Anyone who uses a finite element analysis tool will tell you that there is nothing more exciting than starting a brand new model. It’s the thrill of the unknown. The solution is out there and all you need to figure out how to find it. Answering questions like how much detail is required? What loads do I need? and How am I going to get this darn thing to converge?, are what being an engineer is all about.
So you dive into the process, spending the next few hours, (or days, or months) living on coffee, forgoing sleep, nutrition, social interaction, and sometimes personal hygiene, until the answer is at your fingertips. This is typically followed by a let-down period as you sit stoically waiting for the next engineering challenge to pass your way. But, there is a fate worse than this idle down- time to the engineer. Rather than a new problem, the engineer is asked to perform a “sensitivity study”.
The hard cold reality of today’s design environment is that products need to be stronger, lighter, cheaper, and brought to market ahead of the competition. The luxury of big safety factors and margins on our designs are a thing of the past. We have to cut it much closer now with the certainty that the design is robust regardless of tolerances in the manufacturing process, the material lot, and the design loads. We need to perform sensitivity studies on our designs.
Just the phrase “sensitivity study” is in contrast to our engineering selves. (Not many of us are known for our sensitive sides.) In the product design arena, sensitivity studies require that we dig more deeply into a problem that we have already solved. They often require reworking a model where the thrill of discovery is long gone. Modeling becomes drudgery, repetitive, a “process”. It’s a living death for the engineer. And think about how our managers feel. Engineers can be ferocious creatures of habit. Getting us to adopt a new method not of our own choosing can be a daunting task.
However, it doesn’t have to be that way. We are all using CAD models in the design process which are inherently parametric and can be stretched and twisted and altered like electronic silly putty at the click of a button. By linking the response of the finite element model to alterations in the geometry we can introduce into the sensitivity study a term that no engineer can resist: automation!
So now this sensitivity study thing is starting to look pretty good, because it presents a challenge in place of a repetitive task. How can we take advantage of the parametric nature of the geometry to evaluate the effect on the end result? And why stop there? Let’s look at what happens when we vary the material coefficients and loads. Let’s automate the mesh convergence part of the analysis and link the mesh settings to the geometry for consistency.

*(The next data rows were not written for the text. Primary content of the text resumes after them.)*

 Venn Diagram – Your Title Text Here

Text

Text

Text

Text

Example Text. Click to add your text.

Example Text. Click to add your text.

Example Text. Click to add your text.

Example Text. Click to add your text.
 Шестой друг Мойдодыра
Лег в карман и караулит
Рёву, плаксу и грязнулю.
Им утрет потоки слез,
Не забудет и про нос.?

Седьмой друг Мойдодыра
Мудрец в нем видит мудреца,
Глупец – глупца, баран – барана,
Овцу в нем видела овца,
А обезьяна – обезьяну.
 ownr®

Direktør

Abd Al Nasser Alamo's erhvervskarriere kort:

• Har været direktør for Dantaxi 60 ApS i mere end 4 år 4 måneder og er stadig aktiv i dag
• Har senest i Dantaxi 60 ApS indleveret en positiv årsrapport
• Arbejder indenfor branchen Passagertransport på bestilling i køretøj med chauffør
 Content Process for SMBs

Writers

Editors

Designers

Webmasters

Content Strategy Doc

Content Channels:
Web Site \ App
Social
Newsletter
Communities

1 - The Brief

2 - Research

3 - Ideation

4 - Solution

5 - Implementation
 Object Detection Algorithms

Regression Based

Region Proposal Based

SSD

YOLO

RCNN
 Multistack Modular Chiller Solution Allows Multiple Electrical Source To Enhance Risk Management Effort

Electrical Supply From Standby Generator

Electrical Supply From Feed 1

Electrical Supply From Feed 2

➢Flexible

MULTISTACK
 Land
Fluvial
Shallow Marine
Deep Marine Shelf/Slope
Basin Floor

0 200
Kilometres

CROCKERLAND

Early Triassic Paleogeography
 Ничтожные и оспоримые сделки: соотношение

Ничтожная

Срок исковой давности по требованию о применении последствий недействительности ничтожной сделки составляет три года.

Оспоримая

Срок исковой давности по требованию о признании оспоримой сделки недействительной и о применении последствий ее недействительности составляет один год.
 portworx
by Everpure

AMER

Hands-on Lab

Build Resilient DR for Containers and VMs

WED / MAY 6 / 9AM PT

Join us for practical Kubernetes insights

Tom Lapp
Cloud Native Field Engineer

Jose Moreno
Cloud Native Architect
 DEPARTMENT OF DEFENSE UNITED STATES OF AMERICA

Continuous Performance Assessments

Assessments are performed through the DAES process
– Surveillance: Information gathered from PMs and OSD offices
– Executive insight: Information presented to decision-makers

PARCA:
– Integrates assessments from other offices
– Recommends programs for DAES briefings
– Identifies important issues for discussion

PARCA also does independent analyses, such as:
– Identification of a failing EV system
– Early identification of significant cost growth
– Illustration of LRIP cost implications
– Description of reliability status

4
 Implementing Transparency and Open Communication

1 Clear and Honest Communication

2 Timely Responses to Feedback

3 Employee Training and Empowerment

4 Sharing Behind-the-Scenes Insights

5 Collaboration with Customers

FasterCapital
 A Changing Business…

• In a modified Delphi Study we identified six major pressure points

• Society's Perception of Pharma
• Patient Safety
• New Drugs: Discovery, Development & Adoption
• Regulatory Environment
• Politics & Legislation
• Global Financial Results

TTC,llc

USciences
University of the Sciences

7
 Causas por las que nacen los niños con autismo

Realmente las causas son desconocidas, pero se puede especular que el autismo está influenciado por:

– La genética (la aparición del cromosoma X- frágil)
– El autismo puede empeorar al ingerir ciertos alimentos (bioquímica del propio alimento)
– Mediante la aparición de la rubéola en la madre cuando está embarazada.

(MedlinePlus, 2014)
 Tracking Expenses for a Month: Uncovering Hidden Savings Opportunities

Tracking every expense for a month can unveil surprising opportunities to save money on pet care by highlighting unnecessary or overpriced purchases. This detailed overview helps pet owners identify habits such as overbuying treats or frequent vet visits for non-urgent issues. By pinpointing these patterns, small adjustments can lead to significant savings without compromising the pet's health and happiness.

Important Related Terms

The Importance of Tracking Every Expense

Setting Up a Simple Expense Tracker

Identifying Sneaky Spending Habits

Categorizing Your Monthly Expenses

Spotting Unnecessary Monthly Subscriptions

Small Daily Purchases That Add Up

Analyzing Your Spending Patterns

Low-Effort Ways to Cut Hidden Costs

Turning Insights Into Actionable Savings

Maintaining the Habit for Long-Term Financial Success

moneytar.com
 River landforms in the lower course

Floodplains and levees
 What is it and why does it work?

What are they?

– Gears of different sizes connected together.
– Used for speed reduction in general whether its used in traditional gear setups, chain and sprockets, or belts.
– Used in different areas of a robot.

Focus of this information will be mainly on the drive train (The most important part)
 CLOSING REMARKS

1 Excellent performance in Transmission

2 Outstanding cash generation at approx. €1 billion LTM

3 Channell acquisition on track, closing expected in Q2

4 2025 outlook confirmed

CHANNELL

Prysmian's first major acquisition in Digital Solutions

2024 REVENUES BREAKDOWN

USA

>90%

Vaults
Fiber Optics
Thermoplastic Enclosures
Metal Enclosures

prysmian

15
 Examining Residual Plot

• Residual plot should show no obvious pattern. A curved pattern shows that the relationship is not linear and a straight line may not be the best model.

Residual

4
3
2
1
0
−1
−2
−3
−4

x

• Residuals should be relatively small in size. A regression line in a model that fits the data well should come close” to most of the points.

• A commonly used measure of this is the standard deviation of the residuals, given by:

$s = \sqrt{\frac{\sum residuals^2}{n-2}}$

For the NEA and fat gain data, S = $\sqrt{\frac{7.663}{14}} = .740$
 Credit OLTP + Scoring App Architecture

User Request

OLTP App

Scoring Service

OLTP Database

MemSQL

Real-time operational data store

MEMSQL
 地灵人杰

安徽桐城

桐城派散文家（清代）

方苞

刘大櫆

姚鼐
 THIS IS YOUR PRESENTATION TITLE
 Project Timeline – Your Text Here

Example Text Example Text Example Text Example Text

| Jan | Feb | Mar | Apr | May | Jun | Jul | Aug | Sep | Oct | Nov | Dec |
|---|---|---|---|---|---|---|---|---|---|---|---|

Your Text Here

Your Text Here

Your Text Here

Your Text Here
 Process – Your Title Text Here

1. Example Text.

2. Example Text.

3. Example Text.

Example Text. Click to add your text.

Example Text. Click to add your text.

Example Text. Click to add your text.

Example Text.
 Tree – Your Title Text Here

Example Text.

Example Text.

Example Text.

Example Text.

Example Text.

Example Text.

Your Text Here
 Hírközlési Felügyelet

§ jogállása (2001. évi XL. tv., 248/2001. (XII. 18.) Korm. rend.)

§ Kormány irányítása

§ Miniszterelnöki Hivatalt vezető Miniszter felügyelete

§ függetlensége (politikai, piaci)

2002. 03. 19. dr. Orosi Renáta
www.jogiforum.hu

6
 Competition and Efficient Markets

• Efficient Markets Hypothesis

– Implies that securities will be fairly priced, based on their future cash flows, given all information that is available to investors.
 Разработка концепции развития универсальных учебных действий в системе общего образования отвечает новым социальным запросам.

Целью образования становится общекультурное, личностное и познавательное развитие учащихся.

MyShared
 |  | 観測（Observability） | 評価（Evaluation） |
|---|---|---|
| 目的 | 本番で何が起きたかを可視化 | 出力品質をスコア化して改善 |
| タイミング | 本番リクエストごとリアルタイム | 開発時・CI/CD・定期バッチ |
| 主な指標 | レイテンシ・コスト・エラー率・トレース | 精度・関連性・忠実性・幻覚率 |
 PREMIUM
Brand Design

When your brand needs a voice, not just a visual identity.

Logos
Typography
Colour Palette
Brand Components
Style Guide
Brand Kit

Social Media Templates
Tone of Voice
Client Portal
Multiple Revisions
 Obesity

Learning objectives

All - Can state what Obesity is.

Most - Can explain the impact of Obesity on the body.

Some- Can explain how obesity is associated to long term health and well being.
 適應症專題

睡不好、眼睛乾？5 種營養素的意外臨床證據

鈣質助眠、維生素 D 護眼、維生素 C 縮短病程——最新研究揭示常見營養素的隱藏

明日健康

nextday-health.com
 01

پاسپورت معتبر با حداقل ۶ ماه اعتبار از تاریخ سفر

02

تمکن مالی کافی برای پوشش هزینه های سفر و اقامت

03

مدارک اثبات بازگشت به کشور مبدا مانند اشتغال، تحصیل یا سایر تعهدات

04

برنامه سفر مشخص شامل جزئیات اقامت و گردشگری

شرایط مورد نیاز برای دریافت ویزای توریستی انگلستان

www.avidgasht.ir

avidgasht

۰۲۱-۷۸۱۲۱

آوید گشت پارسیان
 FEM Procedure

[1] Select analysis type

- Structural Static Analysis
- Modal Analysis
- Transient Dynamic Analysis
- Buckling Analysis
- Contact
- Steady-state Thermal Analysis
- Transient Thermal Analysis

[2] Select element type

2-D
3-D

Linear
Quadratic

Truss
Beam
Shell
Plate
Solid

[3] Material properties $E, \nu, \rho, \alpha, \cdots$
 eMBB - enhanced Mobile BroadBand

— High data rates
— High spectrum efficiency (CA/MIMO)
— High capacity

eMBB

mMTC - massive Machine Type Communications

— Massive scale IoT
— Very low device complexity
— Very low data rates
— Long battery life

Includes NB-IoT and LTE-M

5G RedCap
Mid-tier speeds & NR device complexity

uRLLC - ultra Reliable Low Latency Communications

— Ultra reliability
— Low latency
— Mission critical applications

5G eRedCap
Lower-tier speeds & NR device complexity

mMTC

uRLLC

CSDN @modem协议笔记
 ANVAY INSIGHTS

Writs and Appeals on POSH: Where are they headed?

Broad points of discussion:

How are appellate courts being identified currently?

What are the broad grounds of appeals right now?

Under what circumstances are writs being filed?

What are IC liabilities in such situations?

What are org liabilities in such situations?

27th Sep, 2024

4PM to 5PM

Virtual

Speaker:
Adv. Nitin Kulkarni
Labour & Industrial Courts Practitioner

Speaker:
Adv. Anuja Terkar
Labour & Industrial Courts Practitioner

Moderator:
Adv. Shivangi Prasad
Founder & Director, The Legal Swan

Setting up the model still has all the thrill of discovery with the added benefit of determining which variables play a dominant role in the response. Design tables can be entered manually or generated automatically using your favorite algorithm. The responses can be plotted and charted in a variety of ways. A whole new challenge of determining the “best” design within the parameter space is born. Managers can use this challenge as a way to convince their design engineers to embrace the sensitivity study. As one managerial clairvoyant once said, “We can howl at the edge of the forest all day long, but we’re not going to get any Bigfoots to come out unless we fry up some bacon”. So come on fellow missing links, let’s fire up those CAD and analysis tools and bring home the bacon!